#### EXCERPTED TEXT ####

On Welfare and the Budget, reality for Stormont is acceptable

Only the rashest observer would claim that s/he has a complete understanding of the complexities of welfare payments and reform and the  other details of the negotiations that are said to be reaching a climax. My feeling is that they are less about negotiations and more about accepting realities they can live with.

On welfare and other public expenditure issues it hardly came as a surprise that most local politicians – and not only Sinn Fein – at first adopted the line that whatever they were, we were against them. In  a major shift in the UK government’s approach to Northern Ireland from offering juicy carrots to  giving a fairly gentle prod from a stick, Treasury fines were greeted with shock and anger and precipitated some talk of existential crisis, in what I like to think of as the lisping Violet Elizabeth Bott’s  strategy of issuing dire threats to William and the Outlaws to force herself into their gang :  “I’ll thcream and thcream and thcream  until I’m thick.”  However, Violet Elizabeth’s tactics produced  greater success than Stormont tantrums have so far achieved.

By  registering zero impact outside the Northern Ireland bubble, they exposed the lack of leverage that has been one of the ironic effects of peace and a natural consequence of a £9 billion annual transfer from the GB taxpayer to Northern Ireland.

For every £1 spent by government in the UK as a whole, each person in Northern Ireland  received an addition 21p in 2010-11. Whilst this apparent disparity is down slightly on previous years, Northern Ireland retains the highest level of per capita spend in the UK.

And there’s more. Last year the Institute for Fiscal Studies found that every Scottish man, woman and child achieved an extra benefit have benefited by around £113 , while people in Northern Ireland have been saved £110 each. This was because the block grant was calculated on the basis of public spending in England but before cuts to English local spending had been factored in.

To start with, none of this appeared to cut much ice in Stormont.   In spite of all the evidence to the contrary since 2010, fond memories of the Downing St sofa still lingered.  Cameron’s far greater preoccupations, the massive pressures of  continuing austerity and the political neuroses that accompany them, such as immigration fears, the real threat UK breakup and growing English alienation from EU institutions counted for naught. Of course Northern Ireland continues to matter and arguably all areas of devolution received less attention than their due from Whitehall. This comparative neglect should have been celebrated rather than resented.

Nonetheless, this may yet prove to be a significant political moment  The old reflex of bringing our own house down is surely exposed as embarrassingly  immature and anachronistic.What was near tragedy in 1999- to 2006  is being partially replayed as near farce. Perhaps the Stormont leaderships  have woken up to that obvious fact. There are signs that Robinson and McGuinness get it ahead of many in their parties  all of them can hardly be surprised  that they’ve now been rumbled.

####

## EXERCISES
1. In the commentary on Stormont, welfare and the budget, how much extra did each person in Northern Ireland receive in 2010-11 for every £1 of government spending in the UK as a whole?
2. Extend the commentary on Stormont, welfare and the budget, beginning right after its final sentence.

#### ROWS ####

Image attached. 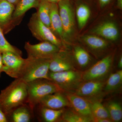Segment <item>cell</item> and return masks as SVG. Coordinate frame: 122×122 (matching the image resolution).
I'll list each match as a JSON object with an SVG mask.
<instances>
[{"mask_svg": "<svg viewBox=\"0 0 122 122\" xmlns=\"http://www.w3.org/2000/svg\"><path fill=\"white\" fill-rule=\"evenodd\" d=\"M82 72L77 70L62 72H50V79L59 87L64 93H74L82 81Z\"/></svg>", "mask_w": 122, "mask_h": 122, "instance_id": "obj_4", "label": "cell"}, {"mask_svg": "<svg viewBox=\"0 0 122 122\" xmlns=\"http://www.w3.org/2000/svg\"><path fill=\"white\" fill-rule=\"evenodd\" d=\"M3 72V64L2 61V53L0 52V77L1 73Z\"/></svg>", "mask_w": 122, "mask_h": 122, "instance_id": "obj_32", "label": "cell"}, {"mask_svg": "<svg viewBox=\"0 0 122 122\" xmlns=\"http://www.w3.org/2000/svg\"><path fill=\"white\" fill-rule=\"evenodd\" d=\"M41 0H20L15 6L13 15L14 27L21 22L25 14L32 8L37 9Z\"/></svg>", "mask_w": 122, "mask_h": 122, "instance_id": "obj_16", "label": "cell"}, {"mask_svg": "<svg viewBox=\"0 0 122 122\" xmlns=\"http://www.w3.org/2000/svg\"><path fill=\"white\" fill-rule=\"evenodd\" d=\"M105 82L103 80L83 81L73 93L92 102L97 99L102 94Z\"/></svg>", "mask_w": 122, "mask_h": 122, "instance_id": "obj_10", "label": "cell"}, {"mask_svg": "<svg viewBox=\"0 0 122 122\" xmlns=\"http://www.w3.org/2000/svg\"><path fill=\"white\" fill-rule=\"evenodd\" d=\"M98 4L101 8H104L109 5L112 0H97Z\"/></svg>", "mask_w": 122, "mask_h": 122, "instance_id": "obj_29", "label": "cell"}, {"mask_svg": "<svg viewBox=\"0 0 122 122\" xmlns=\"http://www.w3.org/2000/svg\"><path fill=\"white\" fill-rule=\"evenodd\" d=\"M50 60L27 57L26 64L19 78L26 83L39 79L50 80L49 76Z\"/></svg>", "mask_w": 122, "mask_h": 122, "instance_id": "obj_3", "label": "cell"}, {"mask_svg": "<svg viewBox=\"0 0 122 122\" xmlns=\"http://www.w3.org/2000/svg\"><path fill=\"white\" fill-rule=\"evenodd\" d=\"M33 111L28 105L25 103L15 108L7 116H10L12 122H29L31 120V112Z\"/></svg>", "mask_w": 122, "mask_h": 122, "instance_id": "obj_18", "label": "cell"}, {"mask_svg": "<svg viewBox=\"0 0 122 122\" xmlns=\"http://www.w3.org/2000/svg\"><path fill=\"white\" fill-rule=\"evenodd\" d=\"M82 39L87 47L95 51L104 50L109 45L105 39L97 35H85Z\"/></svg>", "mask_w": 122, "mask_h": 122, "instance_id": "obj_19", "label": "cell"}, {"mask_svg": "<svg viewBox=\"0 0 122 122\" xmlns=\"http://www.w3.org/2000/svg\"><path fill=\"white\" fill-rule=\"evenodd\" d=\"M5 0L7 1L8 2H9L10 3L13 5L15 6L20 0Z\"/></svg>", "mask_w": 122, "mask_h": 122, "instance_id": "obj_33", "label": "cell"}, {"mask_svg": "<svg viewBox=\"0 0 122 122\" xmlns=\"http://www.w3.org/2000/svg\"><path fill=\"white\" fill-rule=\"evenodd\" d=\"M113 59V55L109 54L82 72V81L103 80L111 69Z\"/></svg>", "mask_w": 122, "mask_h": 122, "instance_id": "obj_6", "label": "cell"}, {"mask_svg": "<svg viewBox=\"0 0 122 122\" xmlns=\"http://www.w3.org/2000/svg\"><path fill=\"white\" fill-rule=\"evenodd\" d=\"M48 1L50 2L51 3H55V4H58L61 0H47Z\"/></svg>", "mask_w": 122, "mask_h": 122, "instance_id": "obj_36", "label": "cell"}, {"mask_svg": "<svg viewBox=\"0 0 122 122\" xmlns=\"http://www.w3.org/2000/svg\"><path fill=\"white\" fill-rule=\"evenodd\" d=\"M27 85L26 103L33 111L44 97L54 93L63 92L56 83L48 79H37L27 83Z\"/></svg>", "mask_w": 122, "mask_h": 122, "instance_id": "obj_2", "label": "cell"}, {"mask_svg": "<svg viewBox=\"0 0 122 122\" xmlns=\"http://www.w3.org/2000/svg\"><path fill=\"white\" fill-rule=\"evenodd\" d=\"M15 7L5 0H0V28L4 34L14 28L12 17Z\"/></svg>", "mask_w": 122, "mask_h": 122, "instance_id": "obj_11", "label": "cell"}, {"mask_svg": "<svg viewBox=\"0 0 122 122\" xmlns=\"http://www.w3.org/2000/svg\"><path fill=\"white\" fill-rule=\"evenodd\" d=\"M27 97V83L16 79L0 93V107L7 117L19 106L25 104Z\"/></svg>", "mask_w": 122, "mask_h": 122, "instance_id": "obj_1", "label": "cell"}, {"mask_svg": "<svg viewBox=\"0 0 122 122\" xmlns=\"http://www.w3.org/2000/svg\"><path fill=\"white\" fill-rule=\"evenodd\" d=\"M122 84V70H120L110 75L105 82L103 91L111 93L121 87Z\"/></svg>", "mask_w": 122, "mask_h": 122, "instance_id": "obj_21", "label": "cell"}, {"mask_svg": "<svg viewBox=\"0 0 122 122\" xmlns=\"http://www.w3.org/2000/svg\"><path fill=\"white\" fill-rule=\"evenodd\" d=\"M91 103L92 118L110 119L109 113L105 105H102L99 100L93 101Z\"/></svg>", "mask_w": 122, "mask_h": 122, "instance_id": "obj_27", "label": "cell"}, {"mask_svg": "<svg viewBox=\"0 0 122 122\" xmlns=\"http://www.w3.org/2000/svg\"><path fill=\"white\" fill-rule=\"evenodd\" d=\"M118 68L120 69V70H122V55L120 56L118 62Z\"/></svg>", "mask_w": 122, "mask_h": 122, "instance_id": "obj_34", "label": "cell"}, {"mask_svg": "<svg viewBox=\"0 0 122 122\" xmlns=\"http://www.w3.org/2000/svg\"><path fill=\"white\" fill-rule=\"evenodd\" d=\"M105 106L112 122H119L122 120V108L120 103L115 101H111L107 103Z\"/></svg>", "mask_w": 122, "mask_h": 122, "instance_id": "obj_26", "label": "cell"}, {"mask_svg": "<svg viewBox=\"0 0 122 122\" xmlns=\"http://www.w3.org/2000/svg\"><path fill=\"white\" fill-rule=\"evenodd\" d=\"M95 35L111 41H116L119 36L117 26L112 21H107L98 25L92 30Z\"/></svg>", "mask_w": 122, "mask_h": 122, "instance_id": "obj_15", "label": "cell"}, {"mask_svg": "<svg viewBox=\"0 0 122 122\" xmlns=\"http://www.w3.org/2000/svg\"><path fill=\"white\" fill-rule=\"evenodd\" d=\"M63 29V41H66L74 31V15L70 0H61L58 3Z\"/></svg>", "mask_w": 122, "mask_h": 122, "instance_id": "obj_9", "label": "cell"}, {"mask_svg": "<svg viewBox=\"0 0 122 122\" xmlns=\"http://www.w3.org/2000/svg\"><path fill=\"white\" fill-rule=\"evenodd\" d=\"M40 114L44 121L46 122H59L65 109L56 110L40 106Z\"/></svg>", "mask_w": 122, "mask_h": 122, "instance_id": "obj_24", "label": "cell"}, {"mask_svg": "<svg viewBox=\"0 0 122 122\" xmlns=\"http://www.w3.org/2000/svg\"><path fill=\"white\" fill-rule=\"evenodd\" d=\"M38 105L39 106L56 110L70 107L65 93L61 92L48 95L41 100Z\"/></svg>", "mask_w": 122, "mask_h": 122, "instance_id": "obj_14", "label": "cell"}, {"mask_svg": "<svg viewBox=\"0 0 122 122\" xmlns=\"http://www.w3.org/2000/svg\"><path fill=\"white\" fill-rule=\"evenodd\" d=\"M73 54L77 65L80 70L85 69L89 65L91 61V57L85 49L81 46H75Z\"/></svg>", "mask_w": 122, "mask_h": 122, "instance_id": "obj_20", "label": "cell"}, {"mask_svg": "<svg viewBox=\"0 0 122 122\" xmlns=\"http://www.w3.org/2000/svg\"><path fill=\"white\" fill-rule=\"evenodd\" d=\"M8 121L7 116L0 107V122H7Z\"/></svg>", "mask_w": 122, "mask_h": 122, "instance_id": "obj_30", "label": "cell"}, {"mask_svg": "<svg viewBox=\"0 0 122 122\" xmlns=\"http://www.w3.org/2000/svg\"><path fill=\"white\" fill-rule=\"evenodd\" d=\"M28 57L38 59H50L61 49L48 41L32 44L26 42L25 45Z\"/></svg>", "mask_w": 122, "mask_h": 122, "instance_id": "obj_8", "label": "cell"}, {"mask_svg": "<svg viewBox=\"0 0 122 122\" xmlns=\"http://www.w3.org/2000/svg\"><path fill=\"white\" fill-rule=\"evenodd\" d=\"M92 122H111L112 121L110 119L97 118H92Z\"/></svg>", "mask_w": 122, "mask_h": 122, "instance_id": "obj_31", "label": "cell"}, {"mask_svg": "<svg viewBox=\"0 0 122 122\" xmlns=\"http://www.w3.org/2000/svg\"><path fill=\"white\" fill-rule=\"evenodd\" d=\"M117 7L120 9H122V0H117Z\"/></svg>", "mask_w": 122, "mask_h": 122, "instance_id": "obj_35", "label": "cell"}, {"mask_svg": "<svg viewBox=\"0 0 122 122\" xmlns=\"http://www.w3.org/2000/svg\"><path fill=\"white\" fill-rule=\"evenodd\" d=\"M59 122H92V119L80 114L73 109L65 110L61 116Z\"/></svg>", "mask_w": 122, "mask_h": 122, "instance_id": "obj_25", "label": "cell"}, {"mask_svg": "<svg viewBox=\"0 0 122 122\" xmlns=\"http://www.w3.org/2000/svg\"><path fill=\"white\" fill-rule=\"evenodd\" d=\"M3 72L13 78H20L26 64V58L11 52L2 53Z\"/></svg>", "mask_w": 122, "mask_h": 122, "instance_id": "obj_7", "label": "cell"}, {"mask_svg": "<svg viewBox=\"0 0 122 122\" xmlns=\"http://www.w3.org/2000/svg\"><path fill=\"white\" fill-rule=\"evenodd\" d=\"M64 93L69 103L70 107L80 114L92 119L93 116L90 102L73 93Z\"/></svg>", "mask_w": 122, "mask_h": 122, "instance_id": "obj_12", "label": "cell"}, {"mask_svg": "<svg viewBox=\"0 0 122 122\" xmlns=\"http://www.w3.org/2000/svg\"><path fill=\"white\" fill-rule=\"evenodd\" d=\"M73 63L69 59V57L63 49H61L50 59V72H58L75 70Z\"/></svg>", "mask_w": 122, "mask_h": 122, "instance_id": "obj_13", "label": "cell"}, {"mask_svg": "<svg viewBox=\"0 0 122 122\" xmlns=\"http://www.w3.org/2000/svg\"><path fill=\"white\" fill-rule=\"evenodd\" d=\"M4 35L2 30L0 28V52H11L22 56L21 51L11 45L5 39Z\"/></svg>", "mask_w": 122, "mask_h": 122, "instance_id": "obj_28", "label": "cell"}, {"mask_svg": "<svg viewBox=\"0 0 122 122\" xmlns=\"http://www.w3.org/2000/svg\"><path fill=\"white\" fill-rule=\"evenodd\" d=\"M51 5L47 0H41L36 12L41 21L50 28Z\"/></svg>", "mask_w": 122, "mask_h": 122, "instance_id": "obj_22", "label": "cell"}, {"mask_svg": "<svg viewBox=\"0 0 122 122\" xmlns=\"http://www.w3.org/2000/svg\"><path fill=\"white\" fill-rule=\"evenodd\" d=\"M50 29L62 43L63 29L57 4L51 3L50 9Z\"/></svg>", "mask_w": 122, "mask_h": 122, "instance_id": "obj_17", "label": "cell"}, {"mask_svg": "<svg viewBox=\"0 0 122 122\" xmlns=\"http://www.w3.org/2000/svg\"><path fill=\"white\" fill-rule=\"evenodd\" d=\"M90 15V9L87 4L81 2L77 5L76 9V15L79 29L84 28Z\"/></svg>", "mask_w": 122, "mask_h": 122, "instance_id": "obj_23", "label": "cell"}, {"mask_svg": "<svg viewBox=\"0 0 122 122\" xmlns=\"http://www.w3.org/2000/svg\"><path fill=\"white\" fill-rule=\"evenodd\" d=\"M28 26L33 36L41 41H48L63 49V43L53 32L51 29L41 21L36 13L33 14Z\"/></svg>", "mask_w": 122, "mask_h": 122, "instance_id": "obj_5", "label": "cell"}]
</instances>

####
#### ROWS ####

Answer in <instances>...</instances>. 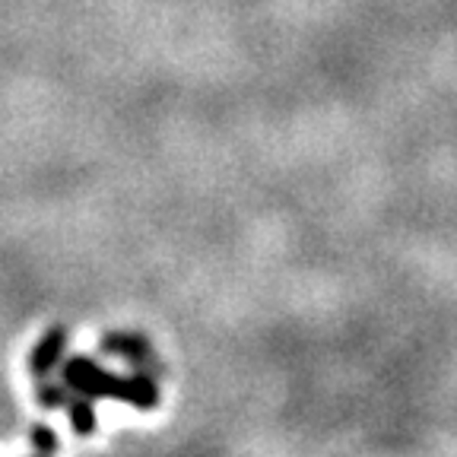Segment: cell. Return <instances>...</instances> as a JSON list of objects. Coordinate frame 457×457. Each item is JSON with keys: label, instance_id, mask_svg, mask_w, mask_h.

####

## THE ANSWERS
1. An additional 21p.

2.
After months of tightening deadlock, they  now need to present a balanced picture to save their faces as well as encouraging their own supporters.

As the business magazine Agenda  NI has  pointed out

Welfare cuts is a contested term. It is true that welfare reform is reducing or ending some payments to individuals – but the overall budget is still rising. The Executive’s allocation for social security has increased from £5.1 billion to £5.6 billion since the Coalition Government came to power. Actual payments increased from £4.3 billion in 2010-2011 to almost £4.7 billion in 2012-2013.

If this was generosity, it didn’t  seem so from a different analysis of the figures. Just over a year ago the  Sheffield  Hallam University research paper sponsored  by the NICVA, The Impact of Welfare Reform on Northern Ireland  raised the alarm, forecasting that UK coalition  welfare reforms…

would take £750m a year out of the Northern Ireland economy. This is equivalent to £650 a year for every adult of working age. The financial loss to Northern Ireland, per adult of working age, is substantially larger than in any other part of the UK. Belfast is hit harder by the reforms than any major city in Britain.

The biggest financial losses to Northern Ireland arise from reforms to incapacity benefits (£230m a year), changes to Tax Credits (£135m a year), the 1 per cent up-rating of most working-age benefits (£120m a year) and reforms to Disability Living Allowance (£105m a year).

But it was pointed out by the economist John Simpson among others that the interpretation of the  £750m figure was misleading. Much of it had already been accounted for. The real shortfall was  closer to £250 million – around the figure a united Executive are now asking for annually.

As the BBC’s John Campbell reports, Sinn Fein have been holding out against a cap.

The main changes are the introduction of Universal Credit (UC) – a new benefit that combines in and out of work benefits, mainly Job Seeker’s Allowance, Housing Benefit and Tax Credits. The introduction of a benefit cap means an out of work family could not get more than £25k a year.  A Sinn Féin paper published earlier this week continued to take a tough line – repeating their rejection of the benefit cap.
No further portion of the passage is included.